Purely a function of password entropy and hardware. A 12-character random passphrase is safe. A human-chosen passphrase from a wordlist falls in hours on a single RTX 4090. See the hashcat 22000 tutorial for concrete numbers.

Is the .cap file useful on its own to law enforcement or a court?

Not typically. A capture proves the BSSID broadcast and a client reassociated at a given time. It does not prove the contents of encrypted traffic. Forensic value is narrow.

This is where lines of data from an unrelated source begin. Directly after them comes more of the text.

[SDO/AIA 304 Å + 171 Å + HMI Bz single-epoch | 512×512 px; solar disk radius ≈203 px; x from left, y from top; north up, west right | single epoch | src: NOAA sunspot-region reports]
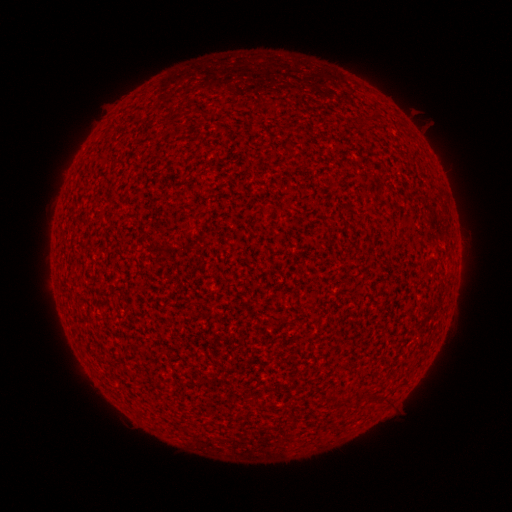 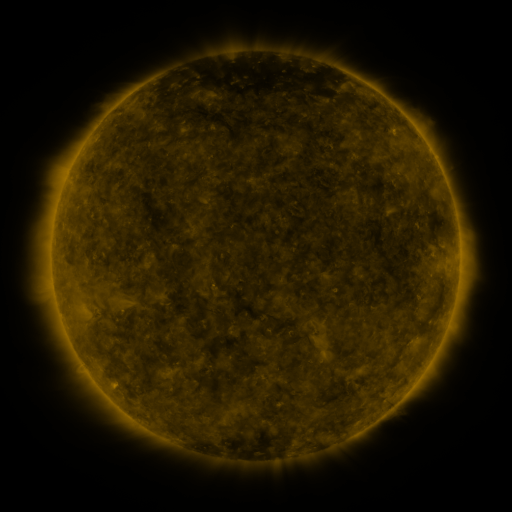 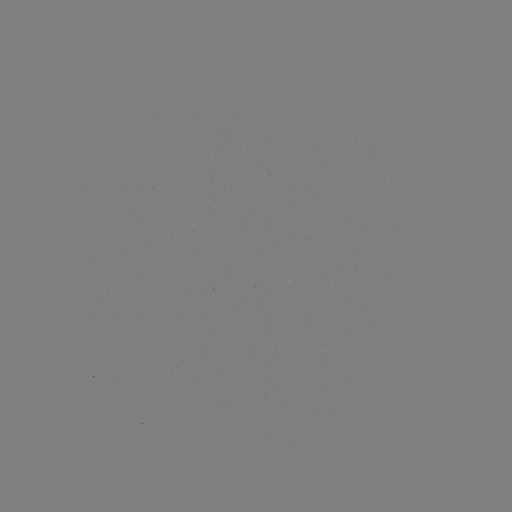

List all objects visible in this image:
(none)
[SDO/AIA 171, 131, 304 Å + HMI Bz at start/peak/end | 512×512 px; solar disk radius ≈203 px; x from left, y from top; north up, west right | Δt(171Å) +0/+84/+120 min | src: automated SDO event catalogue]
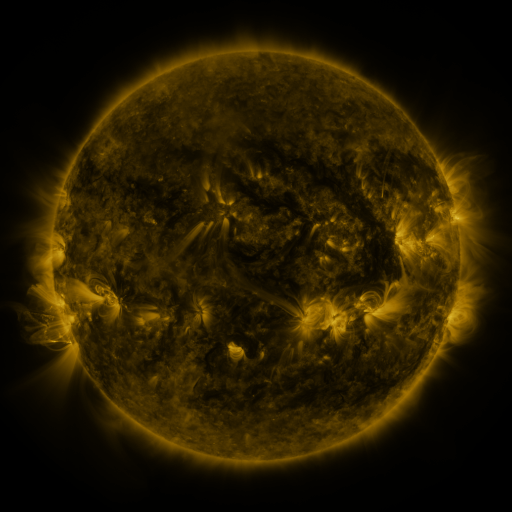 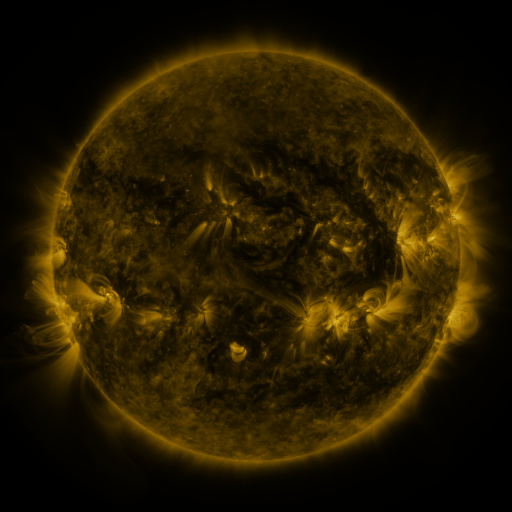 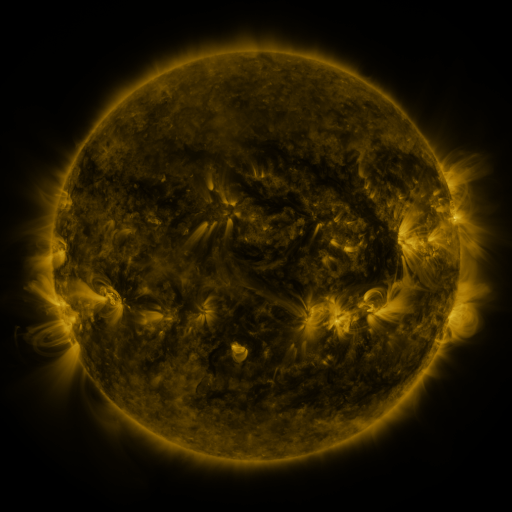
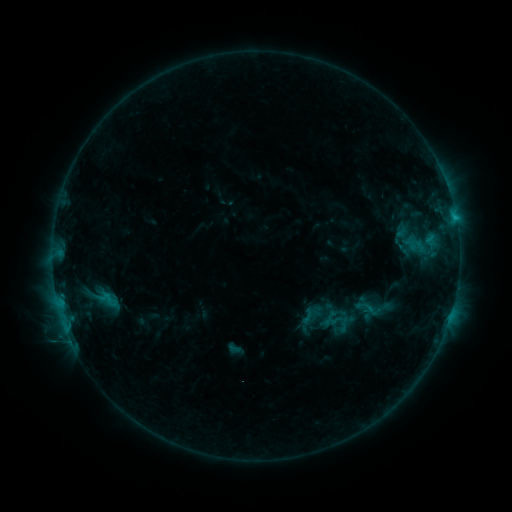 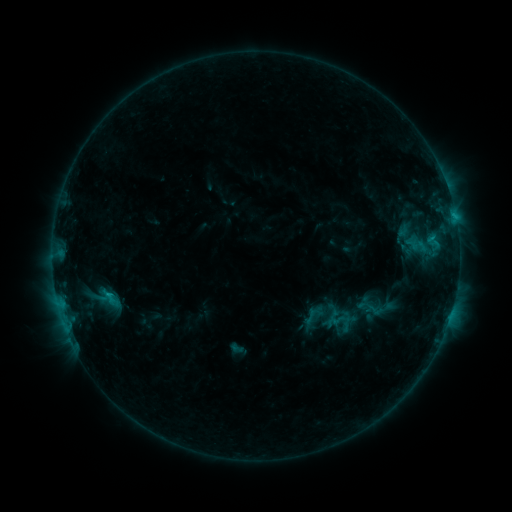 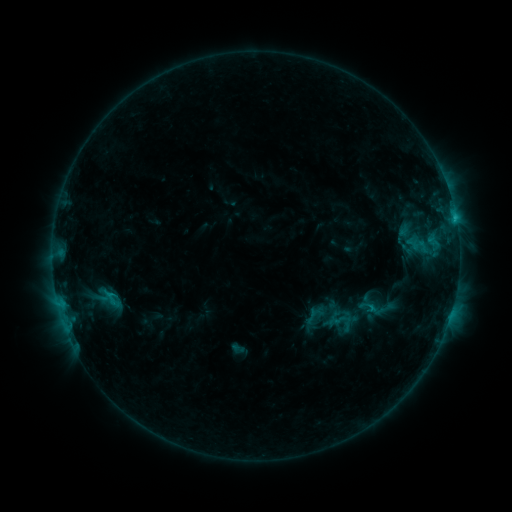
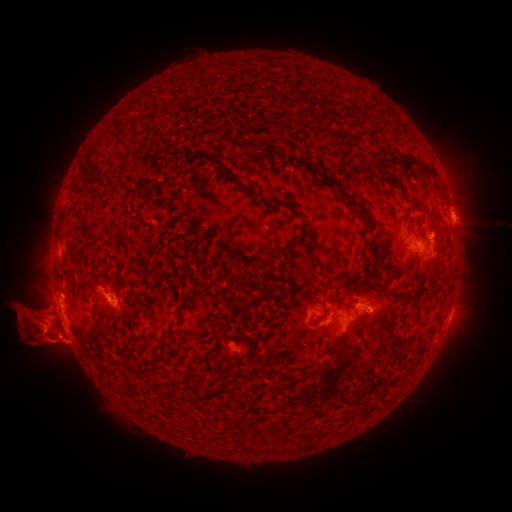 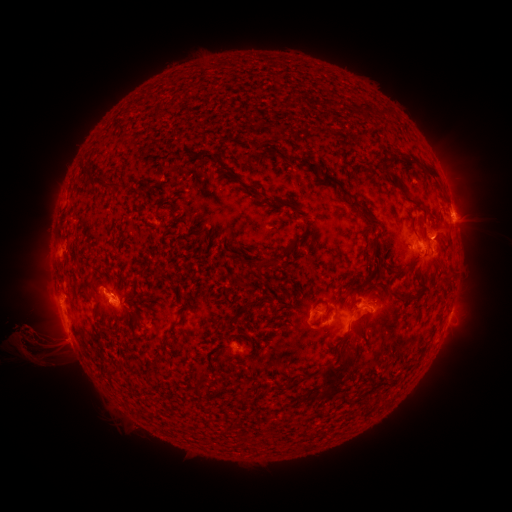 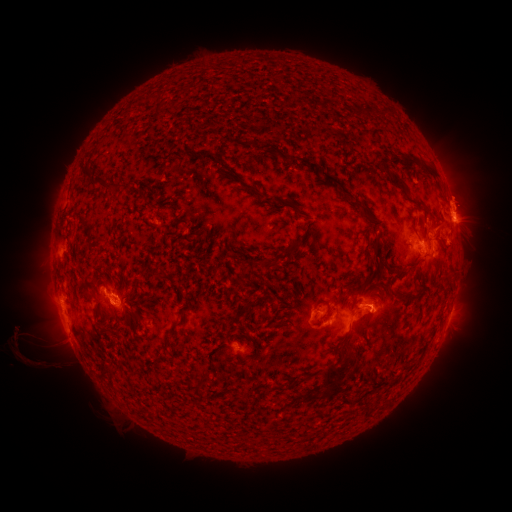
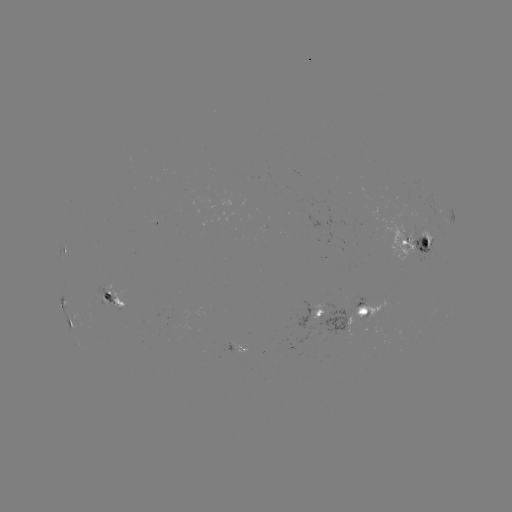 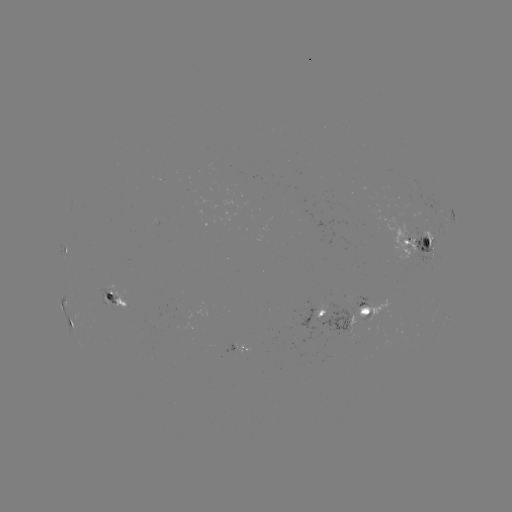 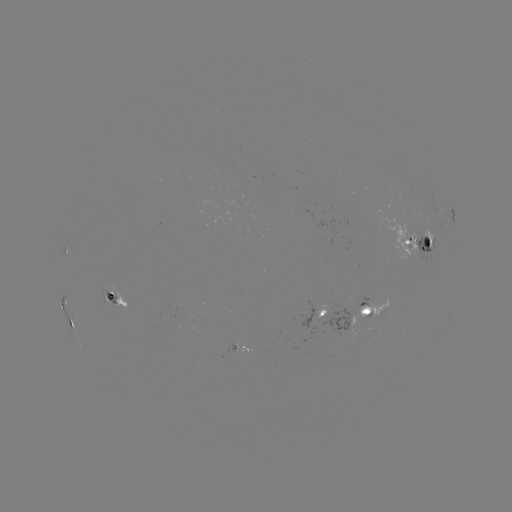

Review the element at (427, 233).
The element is emerging-flux region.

Captured your own handshake? Next step

Convert the .cap to hc22000 and run it through our GPU recovery service. See the authorized recovery form or read the hashcat 22000 tutorial to run the crack yourself.

Recap

Install aircrack-ng plus hcxtools (for the 22000 conversion).
Kill NetworkManager, start monitor mode on wlan0, verify with iw dev.
Unfocused airodump-ng to locate your SSID, then targeted capture pinned to the channel and BSSID.
Short, client-scoped deauth with aireplay-ng to trigger reconnect.
Verify with aircrack-ng, convert to hc22000, feed to hashcat or our recovery service.

Network tested: your own. Written authorization: yours. Keep it that way.